In view of the cash surplus accumulated in the first six months of the year and the bubbling tax revenue despite all the uncertainty, the government had no choice but to announce big things.
The budget is expected to include €2.7 billion in one-off measures, €1 billion in tax cuts and €3 billion in new spending to deal with demographic change. This €3 billion in demographic spending is required to stall due to our growing population.
Concerns about over-reliance on corporate tax revenues will persist.
If the corporation tax had come close to the long-term average, we would have posted a sizeable deficit for the half year – and what would have become of the 6.7 billion euros that the government is now talking about?
In the case of one-off measures for the cost of living, the financial damage to the treasury must be seen in context. It’s not really going to cost the government that much money.
Till receipts for the first half of 2022 show it took in €9.1 billion in VAT in the six months to June. Much of this costs 23 percent, but some at the lower hospitality rate of 9 percent. Take a mixed number that suggests the combined rate was around 20 percent.
With inflation approaching 10 percent, additional VAT revenue from living expenses could add up to €910 million in just six months.
Returning the extra VAT paid by consumers and businesses due to inflation seems pretty reasonable when targeted to those who need it most. It’s a bit like getting your VAT back.
High debts now present Digicel with a major challenge
Highly indebted companies today face a much more difficult task when it comes to refinancing corporate bonds at maturity.
Markets saw a major sell-off in corporate bond markets where some companies thrived on the steroids of central bank asset purchase programs and quantitative easing.
One such company tackling this challenge is Denis O’Brien’s Digicel, which has around $5.8 billion in net debt.
The telecom company has $925 million in bonds that are due for refinancing in about eight months. Bond values have fallen to just over 60 cents on the dollar in the last six months after starting the year in the high 90’s.
Last October, Digicel agreed to sell its Pacific unit to an Australian group for $1.6 billion, in a move that would have been music to bondholders’ ears.

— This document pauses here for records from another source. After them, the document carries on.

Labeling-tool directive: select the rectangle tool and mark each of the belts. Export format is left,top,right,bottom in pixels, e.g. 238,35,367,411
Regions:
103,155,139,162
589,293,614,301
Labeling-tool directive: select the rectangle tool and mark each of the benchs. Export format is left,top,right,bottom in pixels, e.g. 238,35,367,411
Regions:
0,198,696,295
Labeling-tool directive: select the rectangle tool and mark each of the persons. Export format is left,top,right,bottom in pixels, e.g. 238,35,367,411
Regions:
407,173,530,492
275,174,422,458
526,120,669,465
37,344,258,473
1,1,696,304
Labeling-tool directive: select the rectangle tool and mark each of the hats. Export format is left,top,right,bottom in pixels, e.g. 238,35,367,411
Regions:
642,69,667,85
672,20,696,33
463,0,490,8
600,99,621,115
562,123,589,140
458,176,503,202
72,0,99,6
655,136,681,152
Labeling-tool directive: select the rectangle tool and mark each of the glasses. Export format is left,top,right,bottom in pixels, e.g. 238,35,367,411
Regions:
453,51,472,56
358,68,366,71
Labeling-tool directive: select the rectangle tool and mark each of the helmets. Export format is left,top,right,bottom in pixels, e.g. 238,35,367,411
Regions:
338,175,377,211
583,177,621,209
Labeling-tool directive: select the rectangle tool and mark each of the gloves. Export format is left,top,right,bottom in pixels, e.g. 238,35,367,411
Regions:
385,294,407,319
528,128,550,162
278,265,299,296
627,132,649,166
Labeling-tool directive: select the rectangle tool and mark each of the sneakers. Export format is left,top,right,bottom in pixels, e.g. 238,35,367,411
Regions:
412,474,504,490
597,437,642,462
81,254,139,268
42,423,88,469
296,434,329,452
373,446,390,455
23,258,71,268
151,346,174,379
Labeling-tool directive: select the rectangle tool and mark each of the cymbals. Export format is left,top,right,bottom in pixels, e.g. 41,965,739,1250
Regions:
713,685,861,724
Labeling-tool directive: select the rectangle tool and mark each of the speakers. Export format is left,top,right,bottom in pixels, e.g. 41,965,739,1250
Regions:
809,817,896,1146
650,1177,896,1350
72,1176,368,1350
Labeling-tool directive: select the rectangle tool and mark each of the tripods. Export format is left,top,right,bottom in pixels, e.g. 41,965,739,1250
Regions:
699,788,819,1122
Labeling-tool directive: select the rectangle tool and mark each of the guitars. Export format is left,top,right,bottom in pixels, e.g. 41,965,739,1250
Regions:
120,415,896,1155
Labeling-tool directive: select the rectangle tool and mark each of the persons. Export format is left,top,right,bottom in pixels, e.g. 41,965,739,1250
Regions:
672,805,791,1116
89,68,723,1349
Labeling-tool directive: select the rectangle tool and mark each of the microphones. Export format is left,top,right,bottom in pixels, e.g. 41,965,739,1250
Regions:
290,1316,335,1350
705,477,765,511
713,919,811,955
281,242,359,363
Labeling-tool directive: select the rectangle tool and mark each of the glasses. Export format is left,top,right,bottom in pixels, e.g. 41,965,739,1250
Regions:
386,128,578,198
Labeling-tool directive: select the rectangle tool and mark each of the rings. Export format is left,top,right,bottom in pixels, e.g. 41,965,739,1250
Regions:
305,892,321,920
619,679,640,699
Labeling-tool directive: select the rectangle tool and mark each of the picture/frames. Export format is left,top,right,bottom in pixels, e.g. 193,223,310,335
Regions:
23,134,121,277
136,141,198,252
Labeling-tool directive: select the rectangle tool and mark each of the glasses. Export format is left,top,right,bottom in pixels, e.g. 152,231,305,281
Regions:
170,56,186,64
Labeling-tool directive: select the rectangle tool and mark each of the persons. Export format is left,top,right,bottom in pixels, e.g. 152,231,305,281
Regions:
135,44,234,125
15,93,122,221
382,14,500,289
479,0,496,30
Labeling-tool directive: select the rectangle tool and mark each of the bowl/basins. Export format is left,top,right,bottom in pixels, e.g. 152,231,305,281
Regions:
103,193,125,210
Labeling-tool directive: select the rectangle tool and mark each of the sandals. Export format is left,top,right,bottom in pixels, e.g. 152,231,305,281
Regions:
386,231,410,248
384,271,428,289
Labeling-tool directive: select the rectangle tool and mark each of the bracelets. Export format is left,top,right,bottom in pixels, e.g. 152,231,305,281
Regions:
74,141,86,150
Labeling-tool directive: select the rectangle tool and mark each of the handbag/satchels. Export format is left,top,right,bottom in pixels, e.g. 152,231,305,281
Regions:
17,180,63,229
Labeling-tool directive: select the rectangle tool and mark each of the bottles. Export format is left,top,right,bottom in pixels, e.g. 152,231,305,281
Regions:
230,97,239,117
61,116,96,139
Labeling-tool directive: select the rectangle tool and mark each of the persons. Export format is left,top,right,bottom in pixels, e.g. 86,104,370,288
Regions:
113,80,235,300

A bizarre exit tax imposed on the company when it leaves the region where Papua New Guinea is its largest market complicates things a bit.
Digicel expects the sale to happen later this summer, and its trading performance has been incredibly robust. Service revenue for the year ended March increased 4 percent and EBITDA grew to $972 million.
Denis O’Brien keeps getting refinances over the line, even if it means bondholders getting a haircut like in the past. The theme for the coming months will be the interest rate these refinancers will charge.
In times of rising interest rates and falling corporate bonds, big debt has fallen out of favor.